Les femmes qui fuient leurs pays pour échapper à la violence islamiste ont un autre rapport au voile en arrivant en France. Dans son entretien publié dans L’autre, la cinéaste iranienne Sou Abadi nous disait que lorsqu’elle a dû fuir l’Iran en 1980, sa tante lui a fait promettre de ne jamais mettre un tissu sur ses cheveux, ce qu’elle a toujours respecté (Delanoë 2021). Djemila Benhabib dit comment elle a subi des pressions pour porter le voile en arrivant à Saint-Denis en venant d’Algérie (2009).

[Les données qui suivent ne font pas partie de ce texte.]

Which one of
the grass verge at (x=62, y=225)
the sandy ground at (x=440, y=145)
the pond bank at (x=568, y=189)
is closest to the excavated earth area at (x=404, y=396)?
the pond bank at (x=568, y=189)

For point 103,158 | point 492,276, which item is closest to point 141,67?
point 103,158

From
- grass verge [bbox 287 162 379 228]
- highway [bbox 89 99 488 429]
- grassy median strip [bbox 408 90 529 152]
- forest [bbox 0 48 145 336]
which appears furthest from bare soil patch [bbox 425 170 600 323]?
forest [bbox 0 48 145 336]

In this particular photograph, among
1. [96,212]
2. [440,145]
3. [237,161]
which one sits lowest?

Ainsi, le corps des femmes, son statut dans l’espace public est un enjeu social majeur dans différentes configurations sociales. La domination masculine s’y déploie que ce soit en le dissimulant au nom d’un désir masculin irrépressible (Héritier 1996) ou en exigeant sa visibilité plus ou moins étendue et en lui imposant dans le même temps des critères morphologiques au nom d’un modèle de beauté contraignant. Une domination masculine qui se croise avec les effets encore à l’œuvre de la violence coloniale et des dominations qui lui ont succédé. Comment se faufiler dans ce labyrinthe pour devenir sujet ?
Daniel Delanoë
NB : Nous avons reçu Alain Policar dans le séminaire
Les consultations transculturelles dans la modernité en 2021 à propos de son livre L’inquiétante familiarité de la race, décolonialisme, intersectionalité et universalisme, (2020) et en 2024 sur Georges Devereux.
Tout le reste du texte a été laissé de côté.